Surgery for snoring is a treatment of last resort and should only be considered if the simple non-surgical alternatives have been tried (and failed). Before embarking on palatal surgery you should be sure that the snoring originates from the palate as opposed to the base of the tongue. If you have nasal abnormalities these should also be addressed before contemplating palatal surgery.

The aim of palatal surgery is to reduce or stop the collapsibility of the oropharyngeal segment (area around the throat). This is usually done by reducing the amount of soft palate and/or removing the tonsils. Surgery is also undertaken to remove the chief vibratory tissue (the uvula).

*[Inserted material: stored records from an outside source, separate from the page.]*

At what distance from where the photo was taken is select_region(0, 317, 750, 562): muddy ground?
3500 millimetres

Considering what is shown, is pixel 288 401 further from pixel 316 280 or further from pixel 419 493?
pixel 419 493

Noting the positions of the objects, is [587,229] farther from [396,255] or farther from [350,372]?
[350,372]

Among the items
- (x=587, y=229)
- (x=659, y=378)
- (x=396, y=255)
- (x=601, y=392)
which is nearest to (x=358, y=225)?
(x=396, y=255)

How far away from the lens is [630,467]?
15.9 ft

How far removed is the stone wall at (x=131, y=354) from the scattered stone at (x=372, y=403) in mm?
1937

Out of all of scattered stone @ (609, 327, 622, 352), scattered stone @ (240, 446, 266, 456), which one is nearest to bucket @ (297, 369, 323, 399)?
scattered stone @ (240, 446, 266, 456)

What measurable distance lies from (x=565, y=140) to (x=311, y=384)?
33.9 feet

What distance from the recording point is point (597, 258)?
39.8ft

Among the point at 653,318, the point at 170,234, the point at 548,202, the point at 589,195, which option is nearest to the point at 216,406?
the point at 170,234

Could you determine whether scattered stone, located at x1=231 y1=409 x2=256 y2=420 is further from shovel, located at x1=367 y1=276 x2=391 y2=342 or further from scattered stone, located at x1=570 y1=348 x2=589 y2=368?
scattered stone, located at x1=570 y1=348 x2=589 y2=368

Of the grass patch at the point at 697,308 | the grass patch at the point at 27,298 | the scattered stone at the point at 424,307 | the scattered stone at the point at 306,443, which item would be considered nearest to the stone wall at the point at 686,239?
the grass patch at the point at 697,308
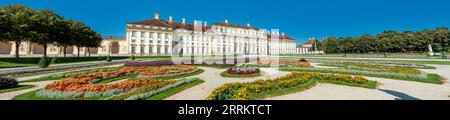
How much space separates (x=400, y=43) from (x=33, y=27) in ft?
325

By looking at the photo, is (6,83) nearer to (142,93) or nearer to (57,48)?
(142,93)

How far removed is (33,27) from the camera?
25.6 metres

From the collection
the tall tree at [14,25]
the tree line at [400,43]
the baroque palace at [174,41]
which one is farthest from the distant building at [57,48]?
the tree line at [400,43]

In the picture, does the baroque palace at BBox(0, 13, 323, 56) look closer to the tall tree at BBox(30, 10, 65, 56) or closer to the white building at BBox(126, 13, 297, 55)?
the white building at BBox(126, 13, 297, 55)

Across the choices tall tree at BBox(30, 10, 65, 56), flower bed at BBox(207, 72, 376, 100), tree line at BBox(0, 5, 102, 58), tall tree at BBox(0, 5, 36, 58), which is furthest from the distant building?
flower bed at BBox(207, 72, 376, 100)

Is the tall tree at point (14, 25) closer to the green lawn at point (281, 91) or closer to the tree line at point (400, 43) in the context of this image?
the green lawn at point (281, 91)

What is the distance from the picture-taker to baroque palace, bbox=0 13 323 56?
56.3m

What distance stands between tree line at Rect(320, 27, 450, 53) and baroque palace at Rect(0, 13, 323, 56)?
111 feet

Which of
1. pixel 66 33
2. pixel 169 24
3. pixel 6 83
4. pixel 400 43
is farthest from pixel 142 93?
pixel 400 43
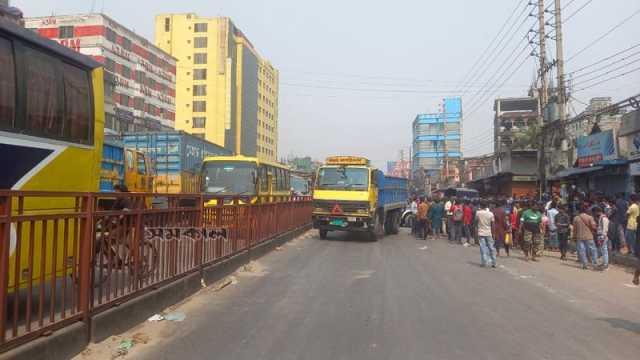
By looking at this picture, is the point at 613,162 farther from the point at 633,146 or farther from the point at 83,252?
the point at 83,252

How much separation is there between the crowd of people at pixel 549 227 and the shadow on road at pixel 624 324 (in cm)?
322

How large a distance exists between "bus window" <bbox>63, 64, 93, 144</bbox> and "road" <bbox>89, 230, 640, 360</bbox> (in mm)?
2639

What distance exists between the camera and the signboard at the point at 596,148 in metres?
21.0

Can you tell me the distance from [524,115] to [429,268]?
2604 inches

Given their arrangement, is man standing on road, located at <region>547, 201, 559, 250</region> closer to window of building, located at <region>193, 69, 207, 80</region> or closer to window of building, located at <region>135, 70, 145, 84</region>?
window of building, located at <region>135, 70, 145, 84</region>

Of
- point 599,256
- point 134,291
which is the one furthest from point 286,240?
point 134,291

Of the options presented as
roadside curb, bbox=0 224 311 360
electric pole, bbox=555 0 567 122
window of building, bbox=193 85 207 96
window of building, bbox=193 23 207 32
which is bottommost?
roadside curb, bbox=0 224 311 360

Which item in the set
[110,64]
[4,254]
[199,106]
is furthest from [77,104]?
[199,106]

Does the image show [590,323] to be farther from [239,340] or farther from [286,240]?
[286,240]

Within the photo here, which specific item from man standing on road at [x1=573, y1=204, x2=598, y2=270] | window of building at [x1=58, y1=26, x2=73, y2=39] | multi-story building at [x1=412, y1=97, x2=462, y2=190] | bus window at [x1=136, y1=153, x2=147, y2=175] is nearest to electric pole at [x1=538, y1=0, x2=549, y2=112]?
man standing on road at [x1=573, y1=204, x2=598, y2=270]

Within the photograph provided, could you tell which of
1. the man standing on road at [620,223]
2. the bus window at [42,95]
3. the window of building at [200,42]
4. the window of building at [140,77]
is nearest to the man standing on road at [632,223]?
the man standing on road at [620,223]

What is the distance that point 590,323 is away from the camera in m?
7.34

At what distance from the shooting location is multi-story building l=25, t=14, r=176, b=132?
191 feet

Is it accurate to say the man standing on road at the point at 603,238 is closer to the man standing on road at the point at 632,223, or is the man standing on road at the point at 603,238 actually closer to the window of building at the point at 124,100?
the man standing on road at the point at 632,223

Some surgeons advocate sleep nasendoscopy before surgery is undertaken to determine the level of obstruction. Here the patient is sedated to a state of sleep. The surgeon can then examine the upper airway through a narrow flexible endoscope to see where the collapsing is occurring. This procedure however is not widely available as it is time consuming and costly.

There are four basic surgical procedures:

  • Uvulopalatopharyngoplasty (UPPP)
  • Laser-assisted uvuloplatoplasty (LAUP)
  • Platal stiffening operations (CAPSO)
  • Radio-frequency ablation (Somnoplasty)

Other procedures include:

  • Injection Snoreplasty
  • Septoplasty
  • Pillar Procedure

The choice of which operation is less important as there are arguments for and against each method. What is more important is that surgery is the right treatment for you.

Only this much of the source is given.